Pete Ward has written a book titled Liquid Church. Though I haven't read it, the metaphor fascinates me. It suggests a huge paradigm shift in our thinking about the church.
Traditionally, the church has been thought of in solid forms, with buildings being the most common. Have we missed, however, the foundational function of liquid in the formation and growth of the church?
Consider: "Truly, truly, I say to you, unless one is born of water and the Spirit, he cannot enter into the kingdom of God" - John 3:5.
"He who believes in me, as the Scriptures said, 'From his innermost being shall flow rivers of living water.' " - John 7:38.
These two statements of Jesus are just a tiny example of the many, many references in Scripture using water as a metaphor for the life and activity of God's people. By not recognizing the fluidity that God apparently intends his church to function in, have we locked ourselves into such a static and solid form that is so rigid that the smallest of movements causes a shaking and breaking?
Water, on the other hand, is free flowing, able to go around, over, under and through obstacles that confront it.
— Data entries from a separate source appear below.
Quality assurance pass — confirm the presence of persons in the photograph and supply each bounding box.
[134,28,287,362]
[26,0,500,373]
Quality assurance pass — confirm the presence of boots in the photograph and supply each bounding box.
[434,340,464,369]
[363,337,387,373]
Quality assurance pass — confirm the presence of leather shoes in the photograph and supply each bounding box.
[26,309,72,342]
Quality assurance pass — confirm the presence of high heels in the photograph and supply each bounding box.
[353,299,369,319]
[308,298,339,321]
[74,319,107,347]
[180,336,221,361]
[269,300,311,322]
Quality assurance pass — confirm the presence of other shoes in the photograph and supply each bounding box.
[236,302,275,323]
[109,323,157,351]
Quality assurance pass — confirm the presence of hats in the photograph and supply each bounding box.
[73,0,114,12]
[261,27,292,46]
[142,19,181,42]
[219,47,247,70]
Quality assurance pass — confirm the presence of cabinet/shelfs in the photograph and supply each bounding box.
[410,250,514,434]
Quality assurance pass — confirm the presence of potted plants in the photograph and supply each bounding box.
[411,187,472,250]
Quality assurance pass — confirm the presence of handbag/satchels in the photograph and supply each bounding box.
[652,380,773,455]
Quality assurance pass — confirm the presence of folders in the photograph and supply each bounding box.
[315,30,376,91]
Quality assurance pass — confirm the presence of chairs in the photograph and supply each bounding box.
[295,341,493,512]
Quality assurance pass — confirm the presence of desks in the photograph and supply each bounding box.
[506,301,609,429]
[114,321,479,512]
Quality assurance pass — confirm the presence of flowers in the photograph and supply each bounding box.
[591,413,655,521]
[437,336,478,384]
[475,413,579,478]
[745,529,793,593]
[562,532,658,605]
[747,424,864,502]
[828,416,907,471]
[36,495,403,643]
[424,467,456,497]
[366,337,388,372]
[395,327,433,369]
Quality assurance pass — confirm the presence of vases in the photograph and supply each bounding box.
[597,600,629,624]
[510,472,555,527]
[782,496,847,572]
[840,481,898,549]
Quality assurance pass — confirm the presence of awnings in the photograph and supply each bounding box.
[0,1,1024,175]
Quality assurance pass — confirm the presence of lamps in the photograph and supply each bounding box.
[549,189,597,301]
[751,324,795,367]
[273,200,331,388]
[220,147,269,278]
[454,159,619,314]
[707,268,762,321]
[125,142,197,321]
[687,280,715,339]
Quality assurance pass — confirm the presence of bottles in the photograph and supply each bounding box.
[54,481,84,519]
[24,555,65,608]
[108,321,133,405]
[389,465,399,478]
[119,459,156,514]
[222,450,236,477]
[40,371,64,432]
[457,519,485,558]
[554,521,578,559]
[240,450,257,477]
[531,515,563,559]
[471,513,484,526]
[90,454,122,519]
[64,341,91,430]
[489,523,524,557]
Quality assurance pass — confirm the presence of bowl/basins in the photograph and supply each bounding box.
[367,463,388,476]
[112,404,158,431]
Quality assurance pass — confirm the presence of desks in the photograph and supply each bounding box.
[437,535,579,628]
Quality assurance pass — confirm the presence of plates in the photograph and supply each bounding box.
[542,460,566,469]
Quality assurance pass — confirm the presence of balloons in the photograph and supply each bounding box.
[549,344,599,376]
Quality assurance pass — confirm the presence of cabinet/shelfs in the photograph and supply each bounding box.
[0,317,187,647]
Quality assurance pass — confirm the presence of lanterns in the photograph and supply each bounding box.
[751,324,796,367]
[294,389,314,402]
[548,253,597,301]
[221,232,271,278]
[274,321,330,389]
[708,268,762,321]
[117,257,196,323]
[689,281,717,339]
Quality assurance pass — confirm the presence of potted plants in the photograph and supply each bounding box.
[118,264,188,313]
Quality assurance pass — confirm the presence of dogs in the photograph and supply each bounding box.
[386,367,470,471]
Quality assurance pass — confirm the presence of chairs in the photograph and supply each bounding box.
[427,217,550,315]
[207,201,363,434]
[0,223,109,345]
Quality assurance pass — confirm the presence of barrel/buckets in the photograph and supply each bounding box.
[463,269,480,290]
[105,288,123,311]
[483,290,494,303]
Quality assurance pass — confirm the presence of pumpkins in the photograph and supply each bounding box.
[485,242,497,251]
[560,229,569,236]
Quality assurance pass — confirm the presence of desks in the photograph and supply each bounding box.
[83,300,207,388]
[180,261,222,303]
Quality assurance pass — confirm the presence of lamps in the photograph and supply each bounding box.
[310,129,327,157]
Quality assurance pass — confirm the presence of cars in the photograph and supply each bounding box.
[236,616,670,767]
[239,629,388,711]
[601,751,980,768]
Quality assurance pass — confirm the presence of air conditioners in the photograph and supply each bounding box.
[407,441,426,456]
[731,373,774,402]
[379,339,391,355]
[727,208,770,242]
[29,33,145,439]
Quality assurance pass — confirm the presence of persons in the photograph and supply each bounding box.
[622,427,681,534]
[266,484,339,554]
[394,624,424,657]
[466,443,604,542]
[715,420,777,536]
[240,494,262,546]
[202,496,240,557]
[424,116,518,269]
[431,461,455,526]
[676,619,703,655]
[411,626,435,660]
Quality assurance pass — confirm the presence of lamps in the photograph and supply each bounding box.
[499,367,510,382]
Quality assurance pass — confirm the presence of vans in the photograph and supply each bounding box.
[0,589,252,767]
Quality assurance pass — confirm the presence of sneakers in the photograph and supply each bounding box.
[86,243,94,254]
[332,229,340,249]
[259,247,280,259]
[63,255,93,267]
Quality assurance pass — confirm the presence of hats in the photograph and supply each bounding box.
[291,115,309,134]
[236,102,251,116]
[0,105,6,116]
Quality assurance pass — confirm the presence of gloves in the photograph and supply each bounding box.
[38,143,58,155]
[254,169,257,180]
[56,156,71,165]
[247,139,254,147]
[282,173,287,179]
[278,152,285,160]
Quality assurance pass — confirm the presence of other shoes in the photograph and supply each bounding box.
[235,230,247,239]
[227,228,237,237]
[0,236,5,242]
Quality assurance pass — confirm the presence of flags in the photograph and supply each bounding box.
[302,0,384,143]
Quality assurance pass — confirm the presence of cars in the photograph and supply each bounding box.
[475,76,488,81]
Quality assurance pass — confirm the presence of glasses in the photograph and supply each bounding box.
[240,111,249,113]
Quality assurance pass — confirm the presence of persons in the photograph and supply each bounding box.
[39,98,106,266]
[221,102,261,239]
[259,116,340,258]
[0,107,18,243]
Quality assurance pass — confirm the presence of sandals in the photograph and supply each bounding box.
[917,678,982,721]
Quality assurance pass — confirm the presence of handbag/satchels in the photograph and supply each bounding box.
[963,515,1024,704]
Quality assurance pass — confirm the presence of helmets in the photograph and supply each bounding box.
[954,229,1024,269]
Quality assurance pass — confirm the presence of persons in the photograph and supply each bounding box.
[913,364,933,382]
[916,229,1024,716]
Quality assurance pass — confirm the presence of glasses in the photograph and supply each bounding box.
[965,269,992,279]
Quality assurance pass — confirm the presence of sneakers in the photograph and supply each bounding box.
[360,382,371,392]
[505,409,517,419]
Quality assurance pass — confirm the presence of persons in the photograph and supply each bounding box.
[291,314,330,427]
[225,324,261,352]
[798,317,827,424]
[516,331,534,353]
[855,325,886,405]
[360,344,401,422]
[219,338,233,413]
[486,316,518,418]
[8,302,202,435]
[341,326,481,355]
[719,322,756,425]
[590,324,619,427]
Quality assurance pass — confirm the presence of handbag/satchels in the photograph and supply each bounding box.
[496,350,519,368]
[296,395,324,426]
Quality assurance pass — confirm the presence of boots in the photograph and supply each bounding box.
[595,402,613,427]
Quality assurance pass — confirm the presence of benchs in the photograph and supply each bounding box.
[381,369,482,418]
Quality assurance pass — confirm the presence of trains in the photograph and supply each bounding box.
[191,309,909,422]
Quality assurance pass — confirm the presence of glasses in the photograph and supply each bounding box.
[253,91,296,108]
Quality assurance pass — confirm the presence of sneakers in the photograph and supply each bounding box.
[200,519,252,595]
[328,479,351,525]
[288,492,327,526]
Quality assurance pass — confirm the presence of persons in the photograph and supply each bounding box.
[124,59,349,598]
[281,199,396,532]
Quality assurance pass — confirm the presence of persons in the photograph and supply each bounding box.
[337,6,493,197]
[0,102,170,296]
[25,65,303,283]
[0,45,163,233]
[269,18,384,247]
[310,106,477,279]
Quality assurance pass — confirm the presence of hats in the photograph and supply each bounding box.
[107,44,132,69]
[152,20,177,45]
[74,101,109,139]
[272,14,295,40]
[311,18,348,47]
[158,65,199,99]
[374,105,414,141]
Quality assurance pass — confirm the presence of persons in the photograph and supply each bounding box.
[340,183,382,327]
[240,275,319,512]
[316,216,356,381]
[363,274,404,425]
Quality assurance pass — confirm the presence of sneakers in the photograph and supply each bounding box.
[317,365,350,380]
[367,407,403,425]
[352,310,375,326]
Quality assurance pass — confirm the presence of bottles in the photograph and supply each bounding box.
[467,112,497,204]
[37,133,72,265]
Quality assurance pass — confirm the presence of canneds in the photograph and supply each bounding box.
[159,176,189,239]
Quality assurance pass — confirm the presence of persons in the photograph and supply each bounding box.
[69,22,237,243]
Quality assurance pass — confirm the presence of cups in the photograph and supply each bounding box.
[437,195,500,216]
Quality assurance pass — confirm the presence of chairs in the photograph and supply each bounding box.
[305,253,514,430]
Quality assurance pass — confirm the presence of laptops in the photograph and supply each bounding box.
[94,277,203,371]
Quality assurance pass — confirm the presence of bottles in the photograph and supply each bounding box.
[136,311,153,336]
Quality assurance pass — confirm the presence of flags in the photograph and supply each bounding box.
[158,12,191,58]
Able to seep through the tightest cracks and smallest of openings, water can begin to saturate and fill up the most unlikely places. Not only is it a source of power, but most importantly, it provides life wherever it goes.
So much is being written today about church structure, recognizing that what is currently in existence is not working. Could our problem be that we're thinking solid structures, not liquid structures? Unlike the solid structured church, the church that is a liquid structure is free to flow with the wind-like movement of the Holy Spirit.
While I'm not suggesting that the church is the water spoken of by Jesus in the above mentioned Scriptures, I am suggesting that the time has arrived to make a radical change from solid to liquid structure for the church.